I still didn’t have a lot of ‘stuff’. I hadn’t been able to order anything from the commissary so my stuff was jail stuff:
l) 2 inch tooth brush
2) tiny container of toothpaste that the women in the jail used as paste to hang up sketched pictures of their children or roses
3) 4 inch plastic comb
4) 2 inch square piece of soap
5) hand towel the size of a washcloth
So I took my handful of ‘stuff’ and my mat and my blanket and went into my final cell where I spent the remainder of my time. Cell NO. 3 was a quiet cell and the women were mothers and they talked and wept about their children all the time. One inmate’s husband was in the next cell over and they pounded messages on the wall to each other. Rita had been jailed many times and had even been sent to the federal pen which she had loved. It was much better than jail, she said. Much better. She prayed to God everynight that they’d send her to prison. Rita had went into the pen a size 14 and came out a size 4. She was in the county jail for lying to a cop about her name and because she couldn’t pay her $200 bond, she had been sitting in jail for 3 weeks waiting on her trial.
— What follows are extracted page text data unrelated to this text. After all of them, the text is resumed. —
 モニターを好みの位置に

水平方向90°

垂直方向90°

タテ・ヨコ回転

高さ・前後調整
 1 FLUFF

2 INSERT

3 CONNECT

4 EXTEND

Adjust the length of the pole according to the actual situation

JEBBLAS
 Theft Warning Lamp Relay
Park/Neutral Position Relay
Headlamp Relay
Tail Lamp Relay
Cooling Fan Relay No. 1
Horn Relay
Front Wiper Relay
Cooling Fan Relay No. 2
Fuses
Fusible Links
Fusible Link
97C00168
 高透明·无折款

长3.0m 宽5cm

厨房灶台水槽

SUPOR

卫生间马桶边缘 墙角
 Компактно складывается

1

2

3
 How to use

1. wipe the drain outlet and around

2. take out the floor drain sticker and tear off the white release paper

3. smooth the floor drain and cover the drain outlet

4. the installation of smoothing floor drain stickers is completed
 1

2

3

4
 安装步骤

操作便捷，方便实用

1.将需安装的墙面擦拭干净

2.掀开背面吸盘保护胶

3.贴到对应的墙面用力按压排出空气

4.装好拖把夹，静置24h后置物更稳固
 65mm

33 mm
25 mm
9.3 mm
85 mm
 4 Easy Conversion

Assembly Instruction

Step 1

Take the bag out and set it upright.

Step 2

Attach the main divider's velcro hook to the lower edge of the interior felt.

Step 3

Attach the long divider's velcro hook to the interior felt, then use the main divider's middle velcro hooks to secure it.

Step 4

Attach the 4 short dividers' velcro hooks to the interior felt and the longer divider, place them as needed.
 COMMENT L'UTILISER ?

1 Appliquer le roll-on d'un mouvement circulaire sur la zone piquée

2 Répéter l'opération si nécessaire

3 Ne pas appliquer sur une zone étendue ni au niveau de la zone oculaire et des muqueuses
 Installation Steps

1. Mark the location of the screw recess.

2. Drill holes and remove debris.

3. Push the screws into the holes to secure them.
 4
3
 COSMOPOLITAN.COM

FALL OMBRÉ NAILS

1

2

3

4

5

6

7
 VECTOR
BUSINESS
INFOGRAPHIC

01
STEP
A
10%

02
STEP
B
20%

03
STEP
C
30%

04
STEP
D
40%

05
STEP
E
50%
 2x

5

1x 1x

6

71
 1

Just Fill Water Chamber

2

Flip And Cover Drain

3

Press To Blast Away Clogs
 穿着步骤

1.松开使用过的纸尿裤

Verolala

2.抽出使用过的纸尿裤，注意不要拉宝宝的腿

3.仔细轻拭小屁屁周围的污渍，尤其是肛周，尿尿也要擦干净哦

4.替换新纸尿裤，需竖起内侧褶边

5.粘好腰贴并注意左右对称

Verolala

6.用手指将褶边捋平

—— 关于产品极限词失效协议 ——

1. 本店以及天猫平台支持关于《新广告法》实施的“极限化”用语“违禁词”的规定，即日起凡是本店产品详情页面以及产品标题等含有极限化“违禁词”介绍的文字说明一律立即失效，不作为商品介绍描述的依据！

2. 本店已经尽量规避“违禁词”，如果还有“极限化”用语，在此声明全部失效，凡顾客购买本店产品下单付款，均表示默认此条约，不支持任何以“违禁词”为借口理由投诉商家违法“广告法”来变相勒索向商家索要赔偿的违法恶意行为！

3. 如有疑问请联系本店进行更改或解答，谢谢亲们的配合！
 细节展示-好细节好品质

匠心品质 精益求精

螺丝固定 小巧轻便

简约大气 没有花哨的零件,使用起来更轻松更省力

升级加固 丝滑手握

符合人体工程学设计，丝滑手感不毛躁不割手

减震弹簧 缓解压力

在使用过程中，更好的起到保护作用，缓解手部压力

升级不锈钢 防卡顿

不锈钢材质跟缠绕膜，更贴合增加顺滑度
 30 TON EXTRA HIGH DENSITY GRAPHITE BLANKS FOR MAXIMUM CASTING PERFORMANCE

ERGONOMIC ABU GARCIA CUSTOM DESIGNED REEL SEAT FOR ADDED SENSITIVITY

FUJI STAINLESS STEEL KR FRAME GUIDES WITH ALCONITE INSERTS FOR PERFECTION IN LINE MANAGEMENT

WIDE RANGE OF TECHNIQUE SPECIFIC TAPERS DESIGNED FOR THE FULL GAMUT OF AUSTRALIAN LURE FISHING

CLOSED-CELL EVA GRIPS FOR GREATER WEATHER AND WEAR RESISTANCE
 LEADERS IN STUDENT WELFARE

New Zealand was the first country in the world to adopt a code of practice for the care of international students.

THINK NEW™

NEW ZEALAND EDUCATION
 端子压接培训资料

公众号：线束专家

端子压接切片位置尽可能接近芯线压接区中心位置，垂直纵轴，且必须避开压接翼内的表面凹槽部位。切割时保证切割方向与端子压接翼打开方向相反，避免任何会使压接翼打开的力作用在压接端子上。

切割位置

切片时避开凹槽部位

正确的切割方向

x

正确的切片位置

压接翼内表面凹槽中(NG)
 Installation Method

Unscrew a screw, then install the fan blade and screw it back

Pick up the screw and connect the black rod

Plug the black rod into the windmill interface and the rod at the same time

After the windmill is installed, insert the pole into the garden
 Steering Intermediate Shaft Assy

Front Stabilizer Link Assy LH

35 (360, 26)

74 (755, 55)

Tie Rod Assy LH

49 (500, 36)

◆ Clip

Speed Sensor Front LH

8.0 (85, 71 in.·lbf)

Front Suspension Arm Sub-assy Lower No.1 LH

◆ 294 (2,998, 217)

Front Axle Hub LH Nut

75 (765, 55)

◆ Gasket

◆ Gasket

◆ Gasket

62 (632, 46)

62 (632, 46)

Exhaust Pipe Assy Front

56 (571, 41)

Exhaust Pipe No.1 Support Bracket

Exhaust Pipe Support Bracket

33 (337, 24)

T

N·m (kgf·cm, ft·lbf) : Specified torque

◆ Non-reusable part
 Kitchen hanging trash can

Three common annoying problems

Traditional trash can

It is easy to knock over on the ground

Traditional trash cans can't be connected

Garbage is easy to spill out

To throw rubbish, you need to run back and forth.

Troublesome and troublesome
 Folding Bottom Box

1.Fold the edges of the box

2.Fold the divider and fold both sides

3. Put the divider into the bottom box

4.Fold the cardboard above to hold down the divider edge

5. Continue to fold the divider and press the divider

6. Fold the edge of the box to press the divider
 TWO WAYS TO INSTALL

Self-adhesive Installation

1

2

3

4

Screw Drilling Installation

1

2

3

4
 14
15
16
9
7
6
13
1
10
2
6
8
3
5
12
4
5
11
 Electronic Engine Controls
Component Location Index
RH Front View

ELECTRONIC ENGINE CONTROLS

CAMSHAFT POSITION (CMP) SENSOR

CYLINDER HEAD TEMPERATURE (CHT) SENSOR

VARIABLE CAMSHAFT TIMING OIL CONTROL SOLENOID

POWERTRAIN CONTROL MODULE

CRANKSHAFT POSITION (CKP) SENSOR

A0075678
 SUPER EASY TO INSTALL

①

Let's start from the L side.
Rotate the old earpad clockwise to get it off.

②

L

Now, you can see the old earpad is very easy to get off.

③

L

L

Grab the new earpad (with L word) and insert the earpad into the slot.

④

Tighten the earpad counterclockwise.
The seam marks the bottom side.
Another of my cell mates was a much younger woman. It was her first offense and she had been in jail for two weeks for possession of marijana. Her bond was set at $350,000 and she had no idea when her trial was or how long she would be in jail. The state of Texas had tried to take her 3 children while she was in jail and that was most of her torment. Worrying about her kids.
Cell NO. 3 was totally shut off. The windows were covered and the only opening was a twelve inch door slot for food trays. Needless to say, on that first day when I went up and refused my tray, the women shouted “LET ME HAVE IT!” So for the rest of my time in jail cell no. 3 and while still on the fast, the women ate the extra meal and felt that they had got one over on The System. They complained about the weight gain and laughed at how they would have to walk it off. But the food tray was pure pleasure. It was the most exciting and gratifying thing in jail. It was the only thing that broke the day.